Maar waar moeten bedrijven zich dan vestigen? In de omgeving van steden, want dat zijn creatieve omgevingen bij uitstek. In hun bijdrage aan de bundel verwijzen trainers Petra Kalden en Marcel Stolk naar het Florence van de vijftiende eeuw. Deze stad van amper 100.000 inwoners heeft vele genieën afgeleverd: Leonardo da Vinci, Michelangelo, Botticelli, Macchiavelli, Brunelleschi en nog vele anderen. Er zijn hier minstens vier redenen voor aan te wijzen. De politieke situatie was instabiel en dat zorgde voor een competitieve sfeer. De verheven geschiedenis van de stad droeg bij aan de hoge ambities de wereld te verbazen. De leiders van de stad waren tolerant – ze gedoogden de kunstenaars niet alleen, maar stimuleerden ze ook. En bovendien was er een ‘honger’ naar kennis, die tot uitdrukking komt in de oprichting van de Plato Academie, waar wetenschappers, kunstenaars en politici bijeenkwamen om kennis uit te wisselen. Uit een korte vergelijking met andere creatieve centra in andere tijden trekken Kalden en Stolk de conclusie dat deze zich vooral hebben ontwikkeld op het kruispunt van verschillende culturen, waar overtuigingen, levensstijlen en kennis zich vermengen en nieuwe combinaties van ideeën aan het licht komen. Ook in de criteria van creatieve omgevingen van Richard Florida, klinkt deze noodzaak tot ‘mogelijkheid van kruisbestuiving’ door. Hij stelt dat steden voldoende potentieel Talent moeten kunnen bieden, Technologisch niet achter moeten lopen en dat ze vooral een Tolerant moeten zijn. Dit laatste criterium illustreert Florida aan de hand van de Gay-index: hoe meer ‘gays’ (percentueel), hoe creatiever de omgeving blijkt. De index geeft dus aan waar het ‘andere’ op z’n minst wordt getolereerd, een voorwaarde om tot uitwisseling te komen.

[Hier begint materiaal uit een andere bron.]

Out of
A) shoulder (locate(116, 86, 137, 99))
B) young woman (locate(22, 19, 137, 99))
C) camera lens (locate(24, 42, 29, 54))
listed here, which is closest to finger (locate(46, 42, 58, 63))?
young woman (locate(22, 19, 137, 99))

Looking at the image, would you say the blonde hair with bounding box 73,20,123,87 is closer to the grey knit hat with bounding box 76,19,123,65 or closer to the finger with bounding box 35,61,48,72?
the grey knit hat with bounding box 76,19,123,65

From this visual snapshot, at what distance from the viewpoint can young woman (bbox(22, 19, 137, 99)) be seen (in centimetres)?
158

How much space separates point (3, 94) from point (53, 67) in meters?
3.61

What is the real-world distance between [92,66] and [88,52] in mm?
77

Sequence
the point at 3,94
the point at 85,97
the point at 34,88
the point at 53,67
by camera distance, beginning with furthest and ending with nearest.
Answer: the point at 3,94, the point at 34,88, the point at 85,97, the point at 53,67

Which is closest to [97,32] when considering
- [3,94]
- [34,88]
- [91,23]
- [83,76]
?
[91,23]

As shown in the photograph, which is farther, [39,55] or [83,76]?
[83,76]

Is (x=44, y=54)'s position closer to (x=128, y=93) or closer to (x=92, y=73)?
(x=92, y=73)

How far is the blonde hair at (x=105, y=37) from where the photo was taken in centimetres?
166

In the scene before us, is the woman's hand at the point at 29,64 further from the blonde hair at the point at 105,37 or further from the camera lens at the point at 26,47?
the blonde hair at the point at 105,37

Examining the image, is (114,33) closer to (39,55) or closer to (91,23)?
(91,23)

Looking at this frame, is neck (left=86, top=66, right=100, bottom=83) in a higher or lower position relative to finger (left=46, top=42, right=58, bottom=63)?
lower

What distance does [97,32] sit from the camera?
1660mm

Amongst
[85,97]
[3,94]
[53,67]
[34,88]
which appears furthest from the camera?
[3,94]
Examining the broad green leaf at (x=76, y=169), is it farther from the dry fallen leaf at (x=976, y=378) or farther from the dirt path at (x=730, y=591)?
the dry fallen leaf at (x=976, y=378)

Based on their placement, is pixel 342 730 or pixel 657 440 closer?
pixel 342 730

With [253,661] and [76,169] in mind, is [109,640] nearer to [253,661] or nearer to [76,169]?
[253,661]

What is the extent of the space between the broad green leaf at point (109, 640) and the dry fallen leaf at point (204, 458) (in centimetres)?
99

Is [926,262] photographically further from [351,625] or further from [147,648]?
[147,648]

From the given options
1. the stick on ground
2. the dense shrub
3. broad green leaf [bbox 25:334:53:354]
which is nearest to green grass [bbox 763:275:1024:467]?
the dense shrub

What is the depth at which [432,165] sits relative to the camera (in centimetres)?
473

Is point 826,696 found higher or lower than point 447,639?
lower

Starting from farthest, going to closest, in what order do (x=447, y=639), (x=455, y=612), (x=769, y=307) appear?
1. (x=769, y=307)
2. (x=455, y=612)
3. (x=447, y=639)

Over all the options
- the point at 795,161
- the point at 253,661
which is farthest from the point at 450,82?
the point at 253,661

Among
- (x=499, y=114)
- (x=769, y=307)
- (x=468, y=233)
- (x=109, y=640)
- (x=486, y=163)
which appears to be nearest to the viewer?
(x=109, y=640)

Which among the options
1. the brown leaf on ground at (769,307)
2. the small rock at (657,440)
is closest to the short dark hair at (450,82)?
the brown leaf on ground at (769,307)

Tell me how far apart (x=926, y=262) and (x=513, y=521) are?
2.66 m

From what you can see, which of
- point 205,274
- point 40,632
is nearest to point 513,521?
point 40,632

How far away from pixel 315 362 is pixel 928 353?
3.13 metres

De theorie van Florida roept, ook in de bundel, enige onduidelijkheden op. Op zijn minst door het gebruik van het woord creativiteit, dat door iedere schrijver op een eigen wijze wordt gebruikt. Een aardige definitie wordt gegeven door Joeri van de Steenhoven, de oprichter van Nederland Kennisland. In navolging van de management-goeroe Csikszentmihalyi stelt hij dat creativiteit elke daad, elk idee of elk product is dat een bestaand gebied veranderd. Charles Landry, een andere grootheid op het gebied van creativiteit en de stedelijke omgeving, blijft heel dicht bij deze definitie en bekritiseert daar Florida ook mee. Hij pleit al jaren voor ‘creatieve steden’, steden die hun problemen op een vernieuwende manier aanpakken, voornamelijk door op een vindingrijke manier verschillende (gangbare) ideeën met elkaar te verbinden om zo tot nieuwe inzichten te komen. Hij doelt daar dus iets haal anders mee dan Florida. Zijn pleidooi is echter door de hype van Florida’s theorie helemaal op de achtergrond geraakt. Het is dan misschien ook enigszins bevooroordeeld, maar toch ook terecht als hij stelt dat ‘creativiteit de mantra van deze tijd’ is geworden. Inmiddels noemt iedere stad zich creatief. Maar, stelt Landry, dit houdt niet meer in dan dat ze iets meer geld reserveren voor kunst en cultuur. Daarmee los je de stadsproblemen niet op! Natuurlijk is ruimte voor kunst en cultuur een voorwaarde voor een creatieve omgeving. Maar een werkelijke doorwerking van deze creativiteit in alle lagen van de beroepsbevolking – in feite het pleidooi van Florida – heeft meer baat bij goed en stimulerend onderwijs (van VMBO tot WO) dan subsidies voor het plaatselijke Philharmonisch Orkest.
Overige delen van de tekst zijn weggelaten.